== Material provided
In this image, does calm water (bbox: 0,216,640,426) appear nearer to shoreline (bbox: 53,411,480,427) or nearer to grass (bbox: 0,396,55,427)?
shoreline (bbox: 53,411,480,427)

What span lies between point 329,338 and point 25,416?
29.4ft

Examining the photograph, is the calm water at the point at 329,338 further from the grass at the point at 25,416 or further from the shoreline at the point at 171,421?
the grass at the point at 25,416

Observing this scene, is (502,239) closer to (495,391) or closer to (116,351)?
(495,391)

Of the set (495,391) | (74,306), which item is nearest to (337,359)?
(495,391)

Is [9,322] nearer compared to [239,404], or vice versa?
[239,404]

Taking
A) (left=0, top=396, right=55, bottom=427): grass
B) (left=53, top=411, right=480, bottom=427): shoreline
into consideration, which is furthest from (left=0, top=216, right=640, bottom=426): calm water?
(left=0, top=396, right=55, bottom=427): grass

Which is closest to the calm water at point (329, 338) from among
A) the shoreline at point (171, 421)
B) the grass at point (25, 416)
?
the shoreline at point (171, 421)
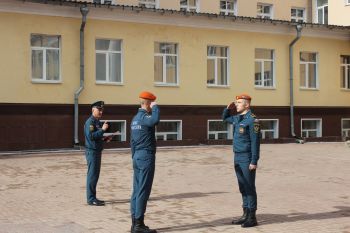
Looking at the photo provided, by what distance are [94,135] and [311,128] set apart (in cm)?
1869

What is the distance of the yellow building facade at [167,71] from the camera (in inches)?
792

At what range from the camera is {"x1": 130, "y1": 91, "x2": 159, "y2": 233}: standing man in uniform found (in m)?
7.58

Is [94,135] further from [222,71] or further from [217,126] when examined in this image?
[222,71]

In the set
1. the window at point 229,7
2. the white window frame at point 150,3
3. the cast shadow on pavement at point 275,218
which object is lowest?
the cast shadow on pavement at point 275,218

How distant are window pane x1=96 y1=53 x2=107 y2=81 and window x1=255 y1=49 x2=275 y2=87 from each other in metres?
7.33

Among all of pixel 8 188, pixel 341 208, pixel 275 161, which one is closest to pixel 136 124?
pixel 341 208

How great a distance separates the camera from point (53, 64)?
20.9 metres

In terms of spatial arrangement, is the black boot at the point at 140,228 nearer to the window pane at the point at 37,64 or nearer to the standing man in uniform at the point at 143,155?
the standing man in uniform at the point at 143,155

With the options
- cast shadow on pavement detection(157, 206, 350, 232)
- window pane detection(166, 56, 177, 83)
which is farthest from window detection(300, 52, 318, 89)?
cast shadow on pavement detection(157, 206, 350, 232)

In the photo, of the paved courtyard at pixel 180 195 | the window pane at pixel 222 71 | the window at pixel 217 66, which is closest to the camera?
the paved courtyard at pixel 180 195

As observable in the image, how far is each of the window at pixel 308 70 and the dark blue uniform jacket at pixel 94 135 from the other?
59.1ft

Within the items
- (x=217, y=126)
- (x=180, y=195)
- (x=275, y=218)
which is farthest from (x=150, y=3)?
(x=275, y=218)

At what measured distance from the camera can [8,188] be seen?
38.0ft

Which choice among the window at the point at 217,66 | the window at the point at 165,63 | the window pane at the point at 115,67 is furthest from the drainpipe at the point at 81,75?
the window at the point at 217,66
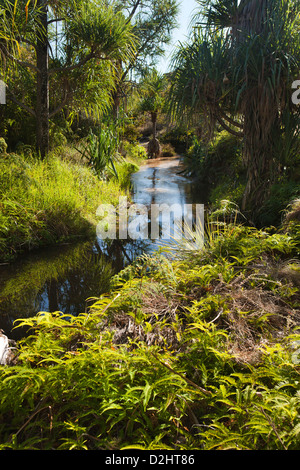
====
### What is being asked
Pull out every line in the listing above that contains the word "metres". Treat uppercase and lowercase letters as different.

### Task answer
How distant are window pane x1=96 y1=53 x2=107 y2=81 and window x1=255 y1=49 x2=275 y2=87 from each other in metres?
20.9 metres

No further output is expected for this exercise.